## STATED TASK
Copy out the lines below word for word, leaving out the pictures.

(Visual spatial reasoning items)
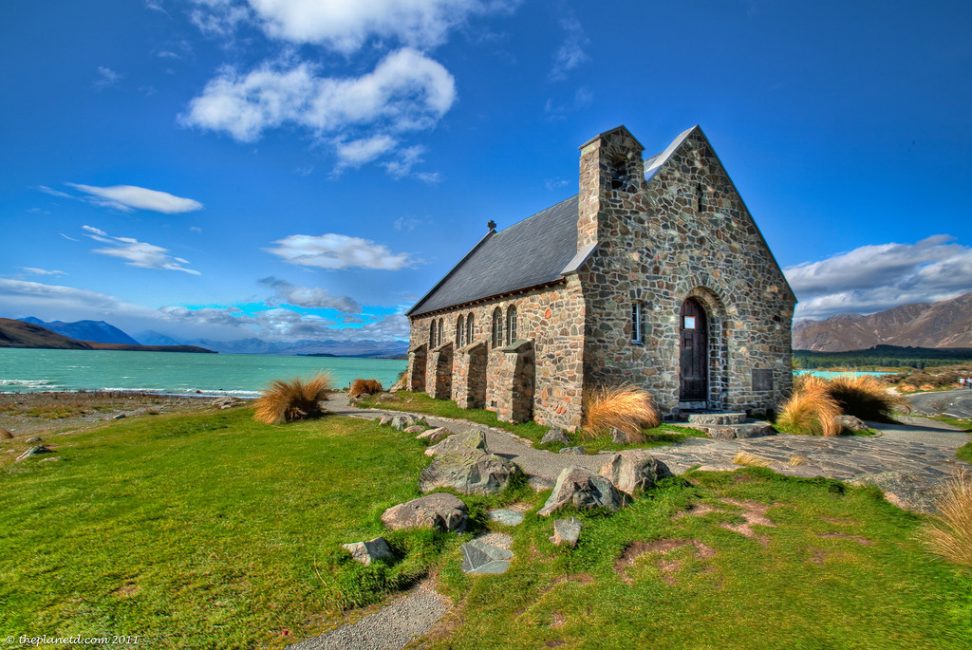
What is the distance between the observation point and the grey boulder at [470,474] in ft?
23.6

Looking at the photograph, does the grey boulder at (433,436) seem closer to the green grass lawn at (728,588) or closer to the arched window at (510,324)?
the green grass lawn at (728,588)

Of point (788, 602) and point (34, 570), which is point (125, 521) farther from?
point (788, 602)

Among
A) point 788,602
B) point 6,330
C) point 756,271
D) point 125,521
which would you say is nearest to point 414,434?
point 125,521

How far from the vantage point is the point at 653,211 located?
13.5m

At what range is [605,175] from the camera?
42.0 feet

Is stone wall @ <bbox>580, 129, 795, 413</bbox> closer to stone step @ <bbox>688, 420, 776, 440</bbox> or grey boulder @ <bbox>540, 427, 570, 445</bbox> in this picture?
stone step @ <bbox>688, 420, 776, 440</bbox>

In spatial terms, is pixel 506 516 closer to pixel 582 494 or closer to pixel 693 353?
pixel 582 494

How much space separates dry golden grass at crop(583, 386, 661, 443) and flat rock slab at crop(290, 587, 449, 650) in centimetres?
738

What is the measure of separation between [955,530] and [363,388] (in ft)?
70.8

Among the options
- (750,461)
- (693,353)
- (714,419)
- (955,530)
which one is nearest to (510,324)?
(693,353)

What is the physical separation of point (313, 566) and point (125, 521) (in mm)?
3165

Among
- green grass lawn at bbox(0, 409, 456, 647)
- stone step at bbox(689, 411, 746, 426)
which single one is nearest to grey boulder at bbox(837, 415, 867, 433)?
stone step at bbox(689, 411, 746, 426)

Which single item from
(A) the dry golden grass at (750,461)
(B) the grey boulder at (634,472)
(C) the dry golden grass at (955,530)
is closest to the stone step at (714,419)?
(A) the dry golden grass at (750,461)

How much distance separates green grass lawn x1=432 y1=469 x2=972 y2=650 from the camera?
351 centimetres
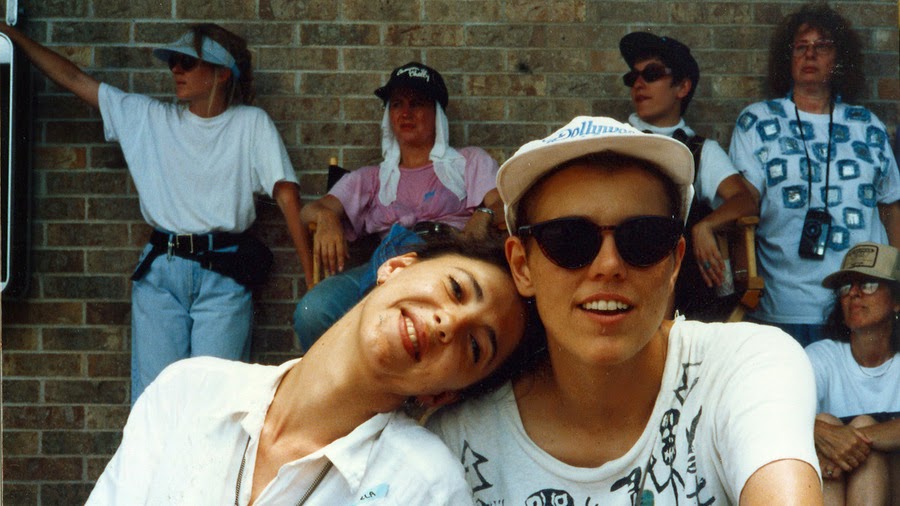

## CORRECT RESULT
What is the distance between the observation point and the grey boulder at [470,474] in ft?
23.6

Looking at the photograph, does the grey boulder at (433,436) seem closer to the green grass lawn at (728,588) or closer to the arched window at (510,324)?
the green grass lawn at (728,588)

Of point (788, 602) and point (34, 570), which is point (125, 521) farther from?
point (788, 602)

Among
A) point 788,602
B) point 6,330
C) point 756,271
D) point 125,521
which would you say is nearest to point 414,434?
point 125,521

How far from the vantage point is the point at 653,211 located?
13.5m

At what range is [605,175] from the camera?
42.0 feet

Is stone wall @ <bbox>580, 129, 795, 413</bbox> closer to stone step @ <bbox>688, 420, 776, 440</bbox> or grey boulder @ <bbox>540, 427, 570, 445</bbox> in this picture?
stone step @ <bbox>688, 420, 776, 440</bbox>

In spatial terms, is pixel 506 516 closer to pixel 582 494 or closer to pixel 693 353?
pixel 582 494

How much space separates dry golden grass at crop(583, 386, 661, 443) and flat rock slab at crop(290, 587, 449, 650) in centimetres?
738

What is the measure of separation between [955,530] and [363,388] (in ft)?
70.8

Among the options
- (750,461)
- (693,353)
- (714,419)
- (955,530)
which one is nearest to (510,324)?
(693,353)

What is the physical separation of point (313, 566) and point (125, 521) (in mm)?
3165

Among
- green grass lawn at bbox(0, 409, 456, 647)
- stone step at bbox(689, 411, 746, 426)
which single one is nearest to grey boulder at bbox(837, 415, 867, 433)?
stone step at bbox(689, 411, 746, 426)

Which single item from
(A) the dry golden grass at (750,461)
(B) the grey boulder at (634,472)
(C) the dry golden grass at (955,530)
is closest to the stone step at (714,419)?
(A) the dry golden grass at (750,461)

How much distance separates green grass lawn x1=432 y1=469 x2=972 y2=650 from the camera?
351 centimetres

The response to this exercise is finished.